Loops versus lines and the compression stiffening of cells

Tissues exhibit a nonlinear phenomenon known as compression stiffening: an increase in moduli with increasing uniaxial compressive strain. Does such a phenomenon exist in single cells, which are the building blocks of tissues? One expects an individual cell to compression soften since the semiflexible biopolymer cytoskeletal network maintains the mechanical integrity of the cell. To the contrary, we find that mouse embryonic fibroblasts (mEFs) compression stiffen. To understand this finding, we uncover potential mechanisms for compression stiffening. First, we study a single semiflexible polymer loop modeling the actomyosin cortex enclosing a viscous medium modeled as an incompressible fluid.

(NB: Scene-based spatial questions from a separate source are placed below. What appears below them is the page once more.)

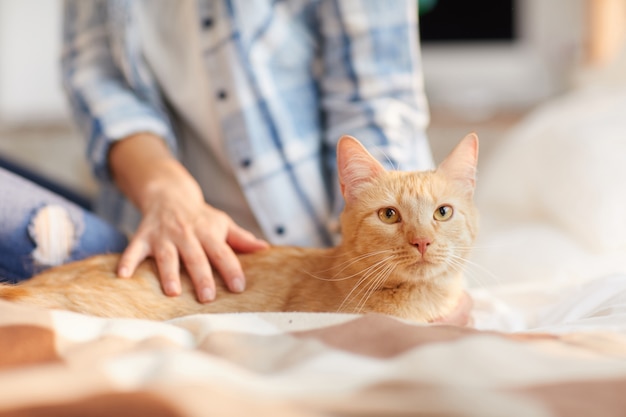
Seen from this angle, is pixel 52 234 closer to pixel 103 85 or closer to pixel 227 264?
pixel 227 264

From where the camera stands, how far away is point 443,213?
3.00 feet

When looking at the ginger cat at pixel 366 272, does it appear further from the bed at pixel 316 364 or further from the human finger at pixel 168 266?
the bed at pixel 316 364

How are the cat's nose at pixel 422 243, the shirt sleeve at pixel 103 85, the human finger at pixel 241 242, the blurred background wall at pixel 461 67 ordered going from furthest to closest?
the blurred background wall at pixel 461 67 → the shirt sleeve at pixel 103 85 → the human finger at pixel 241 242 → the cat's nose at pixel 422 243

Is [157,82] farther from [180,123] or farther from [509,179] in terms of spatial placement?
[509,179]

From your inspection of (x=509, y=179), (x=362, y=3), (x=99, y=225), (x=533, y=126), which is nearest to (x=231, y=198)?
(x=99, y=225)

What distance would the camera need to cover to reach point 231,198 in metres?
1.50

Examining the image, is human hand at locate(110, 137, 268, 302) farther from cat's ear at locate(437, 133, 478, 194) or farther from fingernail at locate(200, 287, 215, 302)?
cat's ear at locate(437, 133, 478, 194)

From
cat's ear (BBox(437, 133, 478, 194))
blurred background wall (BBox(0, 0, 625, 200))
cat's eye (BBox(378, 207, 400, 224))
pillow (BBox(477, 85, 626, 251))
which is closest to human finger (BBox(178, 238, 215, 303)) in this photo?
cat's eye (BBox(378, 207, 400, 224))

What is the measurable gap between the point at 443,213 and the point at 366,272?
14 cm

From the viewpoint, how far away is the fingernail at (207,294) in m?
0.94

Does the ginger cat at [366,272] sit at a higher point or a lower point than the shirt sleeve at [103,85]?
lower

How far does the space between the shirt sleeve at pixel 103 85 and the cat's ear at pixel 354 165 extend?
573 mm

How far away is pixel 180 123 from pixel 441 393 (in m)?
1.21

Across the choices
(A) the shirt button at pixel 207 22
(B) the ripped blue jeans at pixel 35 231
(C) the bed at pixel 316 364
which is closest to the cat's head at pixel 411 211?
(C) the bed at pixel 316 364
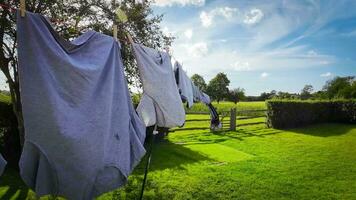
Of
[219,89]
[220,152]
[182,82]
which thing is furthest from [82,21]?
[219,89]

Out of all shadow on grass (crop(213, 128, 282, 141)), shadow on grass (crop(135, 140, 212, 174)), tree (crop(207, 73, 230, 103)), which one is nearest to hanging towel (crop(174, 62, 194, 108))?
shadow on grass (crop(135, 140, 212, 174))

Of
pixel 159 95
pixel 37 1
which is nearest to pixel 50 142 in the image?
pixel 159 95

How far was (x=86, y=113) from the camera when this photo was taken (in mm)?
2795

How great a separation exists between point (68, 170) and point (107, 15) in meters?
6.29

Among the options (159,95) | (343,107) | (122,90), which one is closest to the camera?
(122,90)

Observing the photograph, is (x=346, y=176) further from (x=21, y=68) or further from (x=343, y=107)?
(x=343, y=107)

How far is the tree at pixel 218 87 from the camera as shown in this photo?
4551cm

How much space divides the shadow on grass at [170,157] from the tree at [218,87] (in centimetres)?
3229

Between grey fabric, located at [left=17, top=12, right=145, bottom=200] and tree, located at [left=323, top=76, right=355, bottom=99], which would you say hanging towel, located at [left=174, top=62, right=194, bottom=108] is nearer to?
grey fabric, located at [left=17, top=12, right=145, bottom=200]

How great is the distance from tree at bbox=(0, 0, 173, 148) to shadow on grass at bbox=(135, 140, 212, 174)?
259 cm

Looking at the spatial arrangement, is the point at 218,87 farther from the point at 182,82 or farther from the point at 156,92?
the point at 156,92

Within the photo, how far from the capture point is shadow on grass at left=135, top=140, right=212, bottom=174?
8891 mm

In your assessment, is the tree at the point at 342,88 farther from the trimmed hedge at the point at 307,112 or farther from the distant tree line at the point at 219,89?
the distant tree line at the point at 219,89

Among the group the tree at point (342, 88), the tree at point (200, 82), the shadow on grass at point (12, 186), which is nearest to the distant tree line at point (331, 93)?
the tree at point (342, 88)
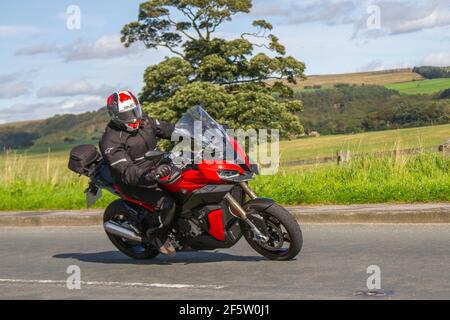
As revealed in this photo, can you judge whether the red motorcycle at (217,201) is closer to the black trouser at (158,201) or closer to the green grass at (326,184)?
the black trouser at (158,201)

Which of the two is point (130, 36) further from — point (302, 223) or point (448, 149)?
point (302, 223)

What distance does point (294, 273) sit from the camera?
25.8 ft

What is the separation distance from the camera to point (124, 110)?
856cm

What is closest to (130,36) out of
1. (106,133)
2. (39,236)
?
(39,236)

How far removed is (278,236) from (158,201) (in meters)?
1.27

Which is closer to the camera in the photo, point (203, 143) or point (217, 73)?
point (203, 143)

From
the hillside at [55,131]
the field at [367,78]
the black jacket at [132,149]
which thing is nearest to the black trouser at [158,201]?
the black jacket at [132,149]

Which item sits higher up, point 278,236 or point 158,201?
point 158,201

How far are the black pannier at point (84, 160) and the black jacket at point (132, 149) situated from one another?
438 mm

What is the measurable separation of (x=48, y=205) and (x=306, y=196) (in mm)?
5435

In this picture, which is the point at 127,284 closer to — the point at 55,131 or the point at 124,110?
the point at 124,110

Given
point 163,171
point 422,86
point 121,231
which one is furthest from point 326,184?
point 422,86

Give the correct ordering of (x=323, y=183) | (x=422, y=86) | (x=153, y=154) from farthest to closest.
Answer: (x=422, y=86) < (x=323, y=183) < (x=153, y=154)

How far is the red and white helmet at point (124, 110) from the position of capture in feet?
28.1
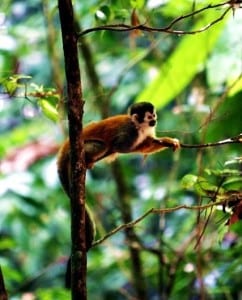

Second, we study a two-dimensional semiflexible polymer network interspersed with area-conserving loops, which are a proxy for vesicles and fluid-based organelles. Third, we study two-dimensional fiber networks with angular-constraining crosslinks. We find for the fiber network with area-conserving loops model that the stress-strain curves are sensitive to the packing fraction and size distribution of the area-conserving loops, thereby creating a mechanical fingerprint across different cell types. We make comparisons of these models with fibrin network experiments interlaced with beads.